Writing as persuasion, from the inside out
The mechanism likely involves a well-documented psychological principle: expressing a viewpoint, even one you do not fully hold, tends to move your beliefs in that direction. Decades of psychology research have shown that writing or arguing for a position increases your agreement with it, a phenomenon related to cognitive dissonance and self-persuasion.
AI autocomplete suggestions take advantage of this process covertly. By nudging the text toward a particular position through offered completions that the writer actively accepts and incorporates, the tool makes the writer an unwitting participant in their own persuasion. The words feel like they came from you, because in a sense they did. You chose to accept the suggestion. That sense of agency makes the influence harder to recognize and harder to resist.
This distinguishes AI writing influence from traditional misinformation, where the information comes from an external source and the person is a passive recipient. Here, the person is actively producing the biased content, which makes the attitude shift both deeper and more resistant to correction.

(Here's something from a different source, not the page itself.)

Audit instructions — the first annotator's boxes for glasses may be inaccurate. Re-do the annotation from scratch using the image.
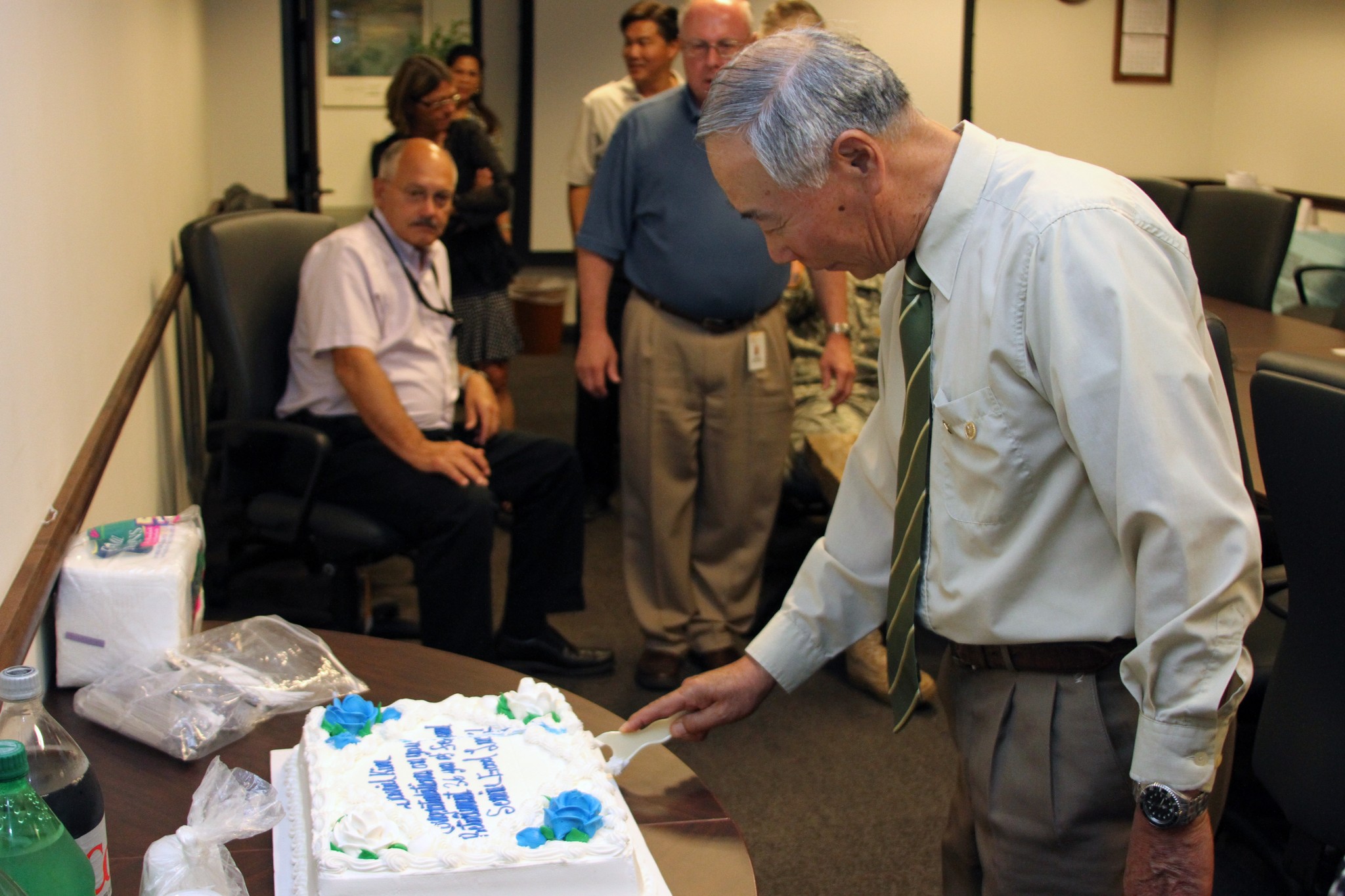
[684,37,749,58]
[419,93,460,111]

From theoretical to practical concern
Senior author Mor Naaman, professor of information science at Cornell, noted that the landscape has changed significantly since the research began. Autocomplete is now pervasive: Gmail suggests entire emails, productivity tools offer paragraph-length completions, and large language models power writing assistants across platforms. Three years ago, the question was why an AI would be purposefully biased. That question, Naaman observed, now has obvious answers: companies, governments, and other actors have clear incentives to shape the information environment, and AI writing tools offer a subtle channel for doing so.
What the study cannot determine
The experiments used a purpose-built biased AI, not a commercial product. Whether the biases present in real-world writing tools, which arise from training data and fine-tuning rather than deliberate engineering, produce comparable attitude shifts is an open question. The degree of bias in the experimental system may be stronger or weaker than what users encounter in practice.
The attitude shifts were measured immediately after the writing exercise. The study does not report whether the changes persist over days, weeks, or months. Attitude change that fades quickly would be less concerning than durable shifts that accumulate with repeated AI-assisted writing.
The experiments involved single writing sessions on individual topics. Real-world AI writing assistance involves repeated interactions across many topics over extended periods. The cumulative effect of daily exposure to subtly biased suggestions could be substantially larger than what a single experimental session captures, or it could be smaller if users develop awareness over time.
The sample was drawn from online participant pools, which may not represent the broader population of AI writing tool users. Participants may also have been more or less susceptible to influence than typical users because of the experimental context.
But the core finding stands on solid ground: AI writing suggestions can shift attitudes, the shift crosses political lines, and the standard defenses against persuasive influence do not block it. As autocomplete becomes the default mode of writing for hundreds of millions of people, that finding has implications that extend well beyond a laboratory setting.